Monday, August 3, 2015

Delhi Belly: Not for the 40 plus

Response: The much-hyped Aamir Khan Production’s Delhi Belly has been doing well, opening to an average occupancy of 50-70 per cent in multiplexes in cities, and in some high-end cinemas, it even touched 80-85 per cent, piping Amitabh Bachchan-starrer Buddha Hoga Tera Baap substantially even though it is not for the 40 plus man. In single-screen theatres, the occupancy of adult comedy Delhi Belly was a poor 40 per cent.

Delhi Belly has bucked the recent trend with a box office earning of Rs 15.65 crore on its first two days.

Made at a budget of about Rs 25 crore, which includes print and publicity, the Imran Khan-starrer earned about Rs 7 crore on Friday and Rs 8.5 crore on Saturday.

Film type: Comedy

Cast: Imran Khan, Vir Das, Kunaal Roy Kapur, Shehnaz Treasurywala, Poorna Jagannathan and Vijay Raaz

Director: Abhinay Deo

Time of movie: 1 hour 35 minutes

Story: Tashi (played by Imran Khan), Arun (Vir Das) and Nitin (Kunaal Roy Kapur) are friends in Delhi Belly who share the same flat and later become stakeholders in a crime unwittingly. Tashi is set to get married in a month but is still unsure whether he is in love with his fiancée or not.
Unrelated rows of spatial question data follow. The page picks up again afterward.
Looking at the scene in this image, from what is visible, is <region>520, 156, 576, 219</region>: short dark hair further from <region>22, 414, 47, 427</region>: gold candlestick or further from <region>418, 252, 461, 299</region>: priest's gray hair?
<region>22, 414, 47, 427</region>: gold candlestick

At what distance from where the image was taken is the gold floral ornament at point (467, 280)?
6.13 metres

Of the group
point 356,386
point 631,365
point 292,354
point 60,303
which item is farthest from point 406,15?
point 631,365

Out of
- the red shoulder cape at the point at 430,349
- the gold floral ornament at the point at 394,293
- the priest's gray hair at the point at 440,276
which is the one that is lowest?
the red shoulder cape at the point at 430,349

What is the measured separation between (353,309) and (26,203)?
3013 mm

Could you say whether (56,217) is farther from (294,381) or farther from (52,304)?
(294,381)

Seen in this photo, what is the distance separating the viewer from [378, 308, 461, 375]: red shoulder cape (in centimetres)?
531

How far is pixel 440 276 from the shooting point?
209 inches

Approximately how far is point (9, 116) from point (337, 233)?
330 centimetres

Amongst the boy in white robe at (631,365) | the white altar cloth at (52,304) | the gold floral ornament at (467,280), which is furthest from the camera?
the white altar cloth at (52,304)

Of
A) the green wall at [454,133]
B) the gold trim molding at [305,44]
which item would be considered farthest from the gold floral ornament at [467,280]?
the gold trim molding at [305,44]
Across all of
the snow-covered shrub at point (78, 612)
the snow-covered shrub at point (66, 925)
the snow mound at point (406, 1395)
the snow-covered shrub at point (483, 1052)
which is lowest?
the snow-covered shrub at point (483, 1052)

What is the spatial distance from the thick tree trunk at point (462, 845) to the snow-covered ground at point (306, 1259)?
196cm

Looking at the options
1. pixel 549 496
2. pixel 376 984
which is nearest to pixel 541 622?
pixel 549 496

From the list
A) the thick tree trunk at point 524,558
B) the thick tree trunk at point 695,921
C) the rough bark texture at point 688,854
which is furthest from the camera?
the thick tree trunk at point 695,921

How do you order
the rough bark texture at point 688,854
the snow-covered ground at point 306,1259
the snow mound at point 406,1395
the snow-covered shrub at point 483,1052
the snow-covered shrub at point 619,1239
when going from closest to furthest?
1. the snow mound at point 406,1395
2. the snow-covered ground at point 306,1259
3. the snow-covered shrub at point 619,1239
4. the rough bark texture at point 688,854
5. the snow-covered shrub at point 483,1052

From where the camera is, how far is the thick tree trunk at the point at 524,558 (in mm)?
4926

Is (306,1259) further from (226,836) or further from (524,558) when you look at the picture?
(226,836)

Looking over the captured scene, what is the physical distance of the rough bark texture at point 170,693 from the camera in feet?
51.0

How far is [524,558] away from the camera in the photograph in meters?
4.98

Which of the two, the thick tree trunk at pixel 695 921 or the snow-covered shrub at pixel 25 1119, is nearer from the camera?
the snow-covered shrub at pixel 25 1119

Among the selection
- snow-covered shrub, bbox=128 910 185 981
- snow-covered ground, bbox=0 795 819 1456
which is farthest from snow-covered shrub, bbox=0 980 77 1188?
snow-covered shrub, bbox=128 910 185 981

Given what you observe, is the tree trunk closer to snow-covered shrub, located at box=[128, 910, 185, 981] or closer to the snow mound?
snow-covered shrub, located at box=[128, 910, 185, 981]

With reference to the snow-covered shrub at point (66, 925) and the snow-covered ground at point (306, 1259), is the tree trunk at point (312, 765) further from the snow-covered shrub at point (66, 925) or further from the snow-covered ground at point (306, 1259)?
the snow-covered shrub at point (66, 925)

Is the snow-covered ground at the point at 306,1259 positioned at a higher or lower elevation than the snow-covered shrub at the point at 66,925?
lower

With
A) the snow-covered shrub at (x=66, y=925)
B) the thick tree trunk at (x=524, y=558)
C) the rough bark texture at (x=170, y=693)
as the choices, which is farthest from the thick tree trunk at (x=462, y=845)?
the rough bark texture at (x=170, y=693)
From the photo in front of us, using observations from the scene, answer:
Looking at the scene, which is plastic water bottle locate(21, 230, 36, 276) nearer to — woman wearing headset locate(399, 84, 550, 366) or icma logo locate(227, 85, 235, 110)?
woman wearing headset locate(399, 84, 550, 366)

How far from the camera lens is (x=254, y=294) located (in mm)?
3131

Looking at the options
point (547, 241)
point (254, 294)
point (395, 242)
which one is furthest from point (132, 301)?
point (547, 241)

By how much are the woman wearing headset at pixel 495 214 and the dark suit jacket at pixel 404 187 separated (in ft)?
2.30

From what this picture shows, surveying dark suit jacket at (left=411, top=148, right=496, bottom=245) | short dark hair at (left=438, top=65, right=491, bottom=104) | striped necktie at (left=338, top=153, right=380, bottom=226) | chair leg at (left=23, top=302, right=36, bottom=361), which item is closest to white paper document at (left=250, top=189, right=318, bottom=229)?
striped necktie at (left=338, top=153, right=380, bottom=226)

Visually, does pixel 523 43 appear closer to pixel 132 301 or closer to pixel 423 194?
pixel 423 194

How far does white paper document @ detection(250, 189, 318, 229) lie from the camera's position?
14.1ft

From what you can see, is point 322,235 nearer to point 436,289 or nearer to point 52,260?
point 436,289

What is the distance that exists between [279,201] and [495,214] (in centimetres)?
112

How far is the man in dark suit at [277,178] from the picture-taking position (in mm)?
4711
Arun is sandwiched between his girlfriend (who ultimately leaves him) and his pesky boss, who always tells him to alter his sketches in order to make them perfect. Meanwhile, Nitin discovers that eating delicious tandoori chicken from the street gives him a severe Delhi belly (stomach ache).

The trio finds it is on the hit list of a dreaded gang after a packet of diamonds given to Tashi’s fiancée and delivered by Arun reaches the wrong hands.

The diamonds have to be delivered to a gangster, played by Vijay Raaz, but after he fails to receive the diamonds, he targets the trio, who has no experience to tackle Delhi’s little-known underworld. So, can Tashi and his buddies escape from the clutches of the gangster?

Review: A sensational film by Aamir Khan Productions. Delhi Belly has become immensely popular, at least on the first two days, owing to the ingenious screenplay even though the story is mediocre.

Delhi Belly probably has been one of the few films with a litany of foul language to have been cleared by the film censor board.

While some may argue that the foul language and some nasty scenes such as the gangster dropping feces on a red handkerchief, thinking it to be diamonds, was in bad taste, Delhi Belly has definitely caught on with today’s youth, mainly those from an elite school background.

Basically, to judge how good or bad Delhi Belly is, will depend on which side of the line you’re on. If you can’t digest some crude and dirty humour, you’re probably going to come out disgusted but if you’re typically among the happy-go-lucky types, you will surely be enamoured by the humour.

Delhi Belly is typically not a film for the 40 plus.